The student must have a clear idea of what he is seeking. In meditation, the student is seeking the Real, in and through his own mental web, woven by the erratic play of the illusory names and forms that constitute the unreal. In the mystic literature, ‘that which remains changeless in the past, present and future’ is the Real, and ‘that which was not and will not be, but apparently seems to exist in the present’ is the unreal. Thus, the post is ‘real’; the ghost is ‘unreal’. The waking is ‘real’; the dream is ‘unreal’. The ocean is real, the waves are unreal. The changing world of plurality is the unreal; the permanent substratum is the Real. 

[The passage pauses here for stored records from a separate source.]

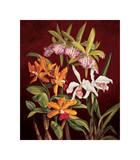 Orchid Trio II Giclee Print by Rodolfo Jimenez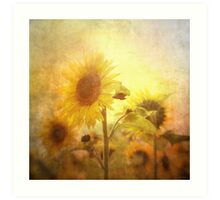 Holding on to the sun Art Print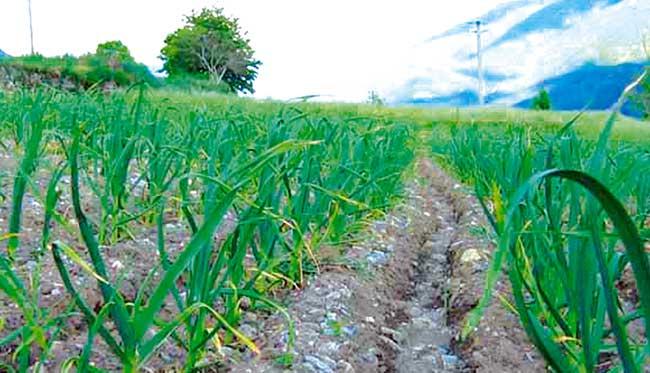 campo coltivato con aglio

The body, the mind, the intellect and their perceptions, emotions and thoughts are all constantly changing and therefore, they are unreal. The Consciousness that illumines their rise, their existence and their disappearance is permanent and, therefore, is Real. Having thus a clear notion of what is Real and what is unreal, the meditator can very easily reject the false, the unreal and aspire to apprehend the true, the Real. ‘Know that which has form’, meaning every object of experience, ‘to be false’ and ‘the formless to be the changeless’, meaning true (Real).

Naturally, therefore, the attention of the meditator is directed, away from his equipments of experiences, into the pure seat of all Consciousness. When the Knowledge of this True Nature of the Self reaches the meditator, his illusory ego and its misapprehension of the universe shall roll away.